Exercise objective: Rewrite all of the material below, replacing every "dense forest" with "wooded area" and leaving everything else unchanged. Omit the pictures from your version.

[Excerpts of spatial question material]
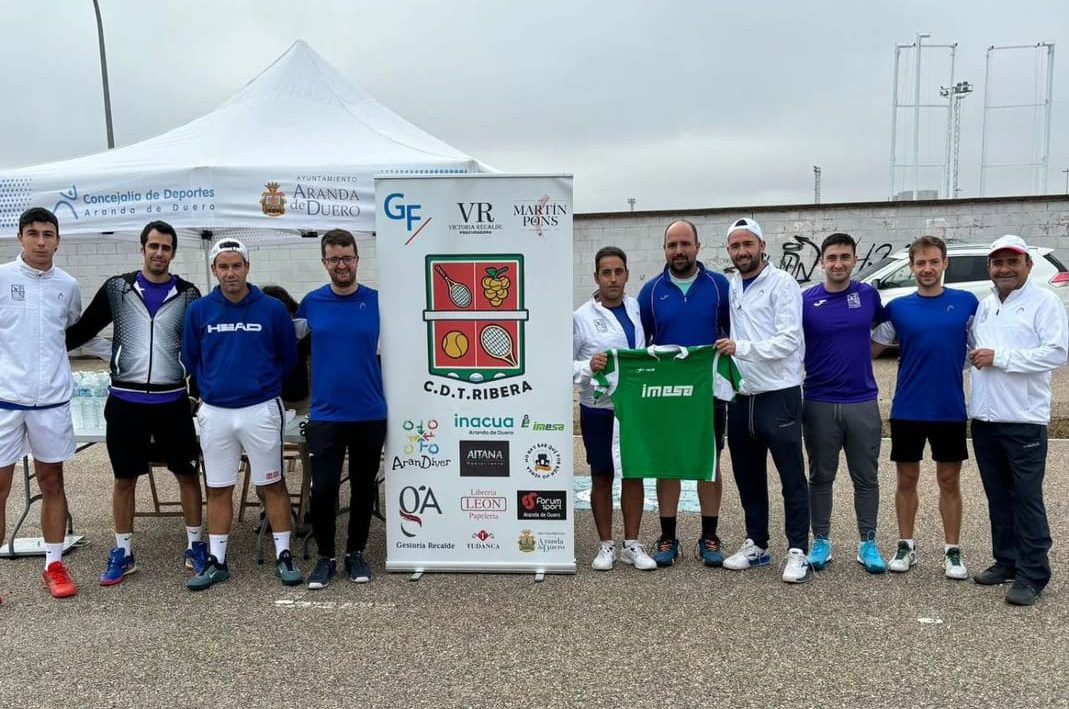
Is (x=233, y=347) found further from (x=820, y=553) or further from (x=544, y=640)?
(x=820, y=553)

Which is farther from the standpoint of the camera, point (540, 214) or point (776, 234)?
point (776, 234)

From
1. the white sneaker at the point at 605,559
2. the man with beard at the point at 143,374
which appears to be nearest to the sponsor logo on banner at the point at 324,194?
the man with beard at the point at 143,374

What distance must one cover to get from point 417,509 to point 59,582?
192cm

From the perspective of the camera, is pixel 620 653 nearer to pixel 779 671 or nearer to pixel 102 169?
pixel 779 671

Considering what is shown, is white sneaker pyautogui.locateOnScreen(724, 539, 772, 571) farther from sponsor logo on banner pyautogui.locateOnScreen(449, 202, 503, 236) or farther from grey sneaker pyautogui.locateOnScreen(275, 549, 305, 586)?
grey sneaker pyautogui.locateOnScreen(275, 549, 305, 586)

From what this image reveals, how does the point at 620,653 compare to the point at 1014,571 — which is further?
the point at 1014,571

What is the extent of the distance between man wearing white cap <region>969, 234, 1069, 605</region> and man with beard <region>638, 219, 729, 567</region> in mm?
1274

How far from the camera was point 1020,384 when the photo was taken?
374 centimetres

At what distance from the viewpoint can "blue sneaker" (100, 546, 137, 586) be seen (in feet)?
13.9

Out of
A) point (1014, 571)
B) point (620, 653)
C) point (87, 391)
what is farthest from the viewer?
point (87, 391)

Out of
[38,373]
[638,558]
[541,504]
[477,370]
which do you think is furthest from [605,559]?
[38,373]

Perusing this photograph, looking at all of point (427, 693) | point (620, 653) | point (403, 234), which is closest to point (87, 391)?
point (403, 234)

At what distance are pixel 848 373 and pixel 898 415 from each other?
1.15 ft

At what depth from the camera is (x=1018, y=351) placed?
12.1 ft
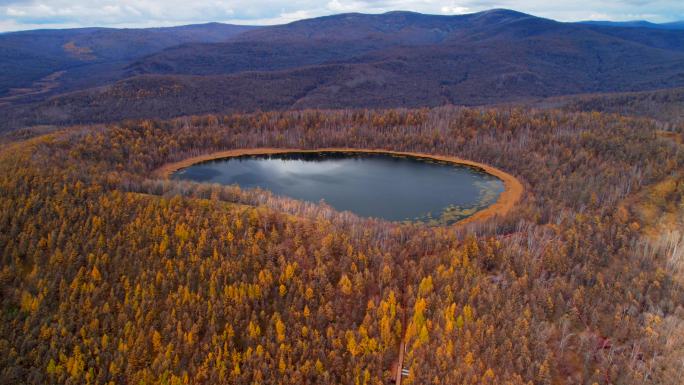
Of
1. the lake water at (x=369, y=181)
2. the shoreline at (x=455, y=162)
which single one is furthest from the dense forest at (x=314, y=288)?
the lake water at (x=369, y=181)

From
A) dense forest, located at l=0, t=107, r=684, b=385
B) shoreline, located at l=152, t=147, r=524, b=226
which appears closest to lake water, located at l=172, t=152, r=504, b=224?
shoreline, located at l=152, t=147, r=524, b=226

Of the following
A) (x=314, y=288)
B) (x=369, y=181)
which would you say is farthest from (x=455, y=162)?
(x=314, y=288)

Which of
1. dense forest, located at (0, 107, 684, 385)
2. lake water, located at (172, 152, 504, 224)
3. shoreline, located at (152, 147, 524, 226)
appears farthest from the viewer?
lake water, located at (172, 152, 504, 224)

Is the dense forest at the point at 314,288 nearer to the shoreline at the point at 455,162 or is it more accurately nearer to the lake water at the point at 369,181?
the shoreline at the point at 455,162

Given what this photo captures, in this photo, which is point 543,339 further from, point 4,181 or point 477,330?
point 4,181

Exercise output:
Is (x=233, y=347) found further from (x=820, y=553) or further from (x=544, y=640)?
(x=820, y=553)

Which is farther from the standpoint of the camera, point (540, 214) or point (776, 234)?
point (776, 234)

From
1. the white sneaker at the point at 605,559
2. the man with beard at the point at 143,374
which appears to be nearest to the sponsor logo on banner at the point at 324,194?
the man with beard at the point at 143,374

What distance must one cover to get from point 417,509 to point 59,582?
192cm

From the perspective of the camera, is pixel 620 653 nearer to pixel 779 671 or nearer to pixel 102 169?
pixel 779 671

Considering what is shown, is white sneaker pyautogui.locateOnScreen(724, 539, 772, 571) farther from sponsor logo on banner pyautogui.locateOnScreen(449, 202, 503, 236) or farther from grey sneaker pyautogui.locateOnScreen(275, 549, 305, 586)?
grey sneaker pyautogui.locateOnScreen(275, 549, 305, 586)

From what this image reveals, how does the point at 620,653 compare to the point at 1014,571 — which is further?
the point at 1014,571

What is the extent of the distance between man wearing white cap <region>969, 234, 1069, 605</region> and man with beard <region>638, 219, 729, 567</region> in mm?
1274

How far from the camera was point 1020,384 when the photo was taken?
374 centimetres

At what distance from the viewpoint can "blue sneaker" (100, 546, 137, 586) be seen (in feet)?
13.9

Out of
A) point (1014, 571)
B) point (620, 653)
C) point (87, 391)
what is farthest from the viewer?
point (87, 391)

Out of
[38,373]
[638,558]
[541,504]
[477,370]
which do you think is furthest from [605,559]?
[38,373]

Perusing this photograph, looking at all of point (427, 693) | point (620, 653) | point (403, 234), which is closest to point (87, 391)?
point (403, 234)

At what distance are pixel 848 373 and pixel 898 415 from each other?
1.15 ft

At what depth from the camera is (x=1018, y=351) placed?
12.1 ft
Of
1. the lake water at (x=369, y=181)
2. the shoreline at (x=455, y=162)
which single one is furthest from the wooded area at (x=314, y=288)?
the lake water at (x=369, y=181)

From
A) wooded area, located at l=0, t=107, r=684, b=385
B) shoreline, located at l=152, t=147, r=524, b=226
which appears closest to lake water, located at l=172, t=152, r=504, b=224?
shoreline, located at l=152, t=147, r=524, b=226

Of the following
A) (x=314, y=288)
B) (x=369, y=181)
which would you say is farthest from (x=455, y=162)?
(x=314, y=288)

Which of
1. wooded area, located at (0, 107, 684, 385)
2. lake water, located at (172, 152, 504, 224)
3. shoreline, located at (152, 147, 524, 226)
appears farthest from the viewer?
lake water, located at (172, 152, 504, 224)

Is the wooded area at the point at 314,288 nearer to the shoreline at the point at 455,162 or is it more accurately nearer to the lake water at the point at 369,181?
the shoreline at the point at 455,162

Given what this photo captures, in this photo, which is point 543,339 further from, point 4,181 or point 477,330?
point 4,181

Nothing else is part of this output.